(Task brief): Please answer this question about the text on Bayesian reinforcement learning: in R-max, when does an (x,a) pair become known?

(Quoted passage):
We consider the exploration/exploitation problem in reinforcement learning (RL). The Bayesian approach to model-based RL offers an elegant solution to this problem, by considering a distribution over possible models and acting to maximize expected reward; unfortunately, the Bayesian solution is intractable for all but very restricted cases. In this paper we present a simple algorithm, and prove that with high probability it is able to perform epsilon-close to the true (intractable) optimal Bayesian policy after some small (polynomial in quantities describing the system) number of time steps. The algorithm and analysis are motivated by the so-called PAC-MDP approach, and extend such results into the setting of Bayesian RL. In this setting, we show that we are able to achieve lower sample complexity bounds than existing PAC-MDP algorithms, while using exploration strategies that are much greedier than the (extremely cautious) exploration strategies used by these existing algorithms.
Discussion
Hi Zico,
You had a great talk yesterday! I checked the paper to settle our discussion (is the 1/n bonus PAC-MDP or not?).
Your intepretation of PAC-MDP seems strange: you fix the exploration parameter first, and then pick the epsilon afterwards. This gives a very strong criterion, according to which neither Rmax nor MBIE would qualify as PAC-MDP (your counterexample would work there: e.g., for R-max, you fix a value for m (an (x,a) pair becomes known after m visits). Then you can always pick a counterexample-MDP and epsilon, where m visits are just too few.
This is actually great news
: the 1/n exploration bonus is PAC-MDP (in the sense Rmax is PAC-MDP). We have a proof of that in our last year ICML paper ( http://www.conflate.net/icml/paper/2008/490 , with the details in a Tech.rep: http://arxiv.org/abs/0904.3352 )

(Raw data):
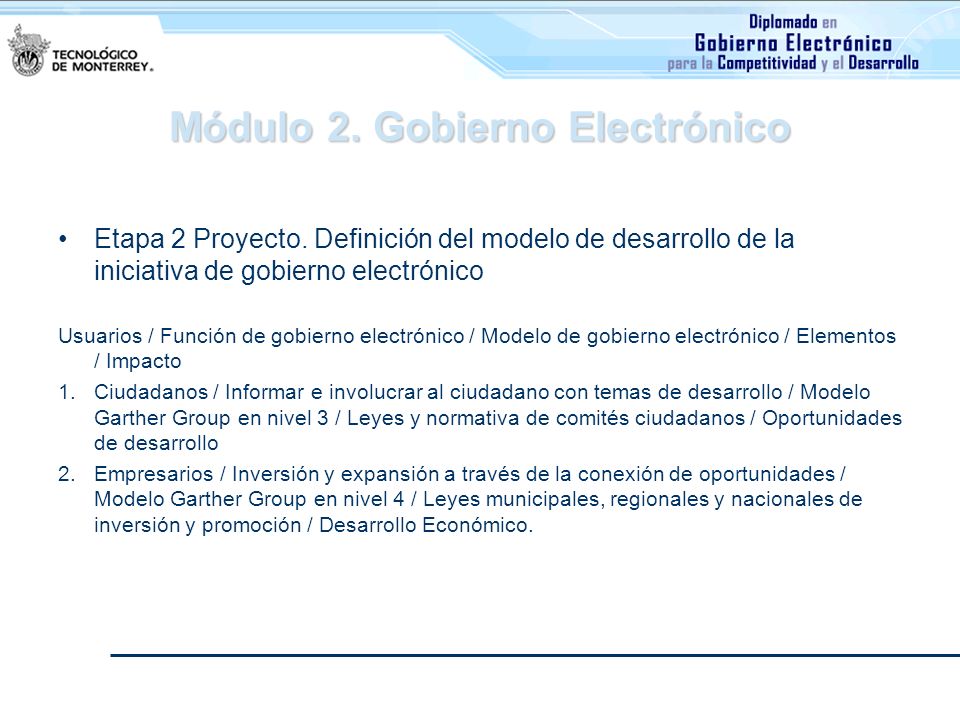 TECNOLÓGICO DE MONTERREY.

Diplomado en
Gobierno Electrónico
para la Competitividad y el Desarrollo

Módulo 2. Gobierno Electrónico

• Etapa 2 Proyecto. Definición del modelo de desarrollo de la iniciativa de gobierno electrónico

Usuarios / Función de gobierno electrónico / Modelo de gobierno electrónico / Elementos / Impacto

1. Ciudadanos / Informar e involucrar al ciudadano con temas de desarrollo / Modelo Garther Group en nivel 3 / Leyes y normativa de comités ciudadanos / Oportunidades de desarrollo

2. Empresarios / Inversión y expansión a través de la conexión de oportunidades / Modelo Garther Group en nivel 4 / Leyes municipales, regionales y nacionales de inversión y promoción / Desarrollo Económico.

(Reply to the exercise): After m visits.